#### About this exercise
Repeat each line, word for word, from the one containing "body_size: -705" through the last line of the entries, and include no other output.

(Stored data entries)
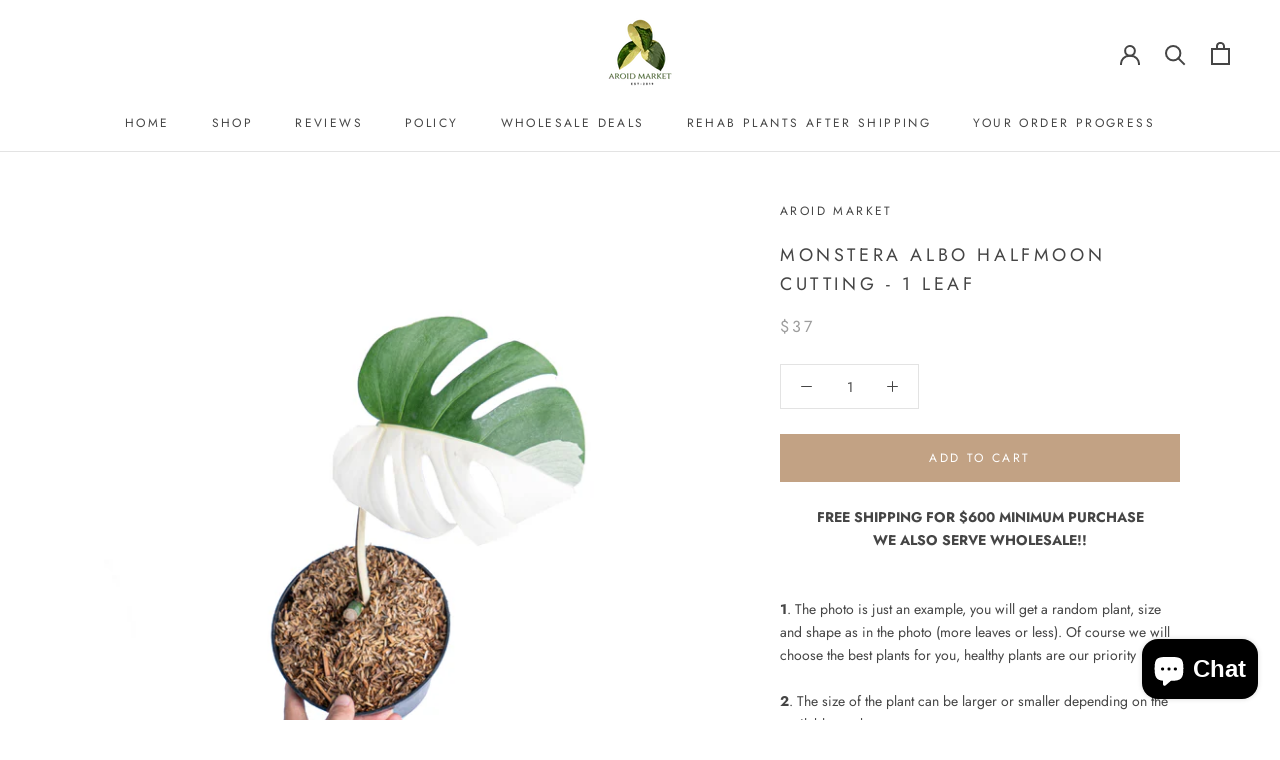

--- FILE ---
content_type: text/javascript
request_url: https://aroidmarket.com/cdn/shop/t/2/assets/custom.js?v=183944157590872491501589414020
body_size: -705
content:
//# sourceMappingURL=/cdn/shop/t/2/assets/custom.js.map?v=183944157590872491501589414020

#### Answer to the problem
body_size: -705
content:
//# sourceMappingURL=/cdn/shop/t/2/assets/custom.js.map?v=183944157590872491501589414020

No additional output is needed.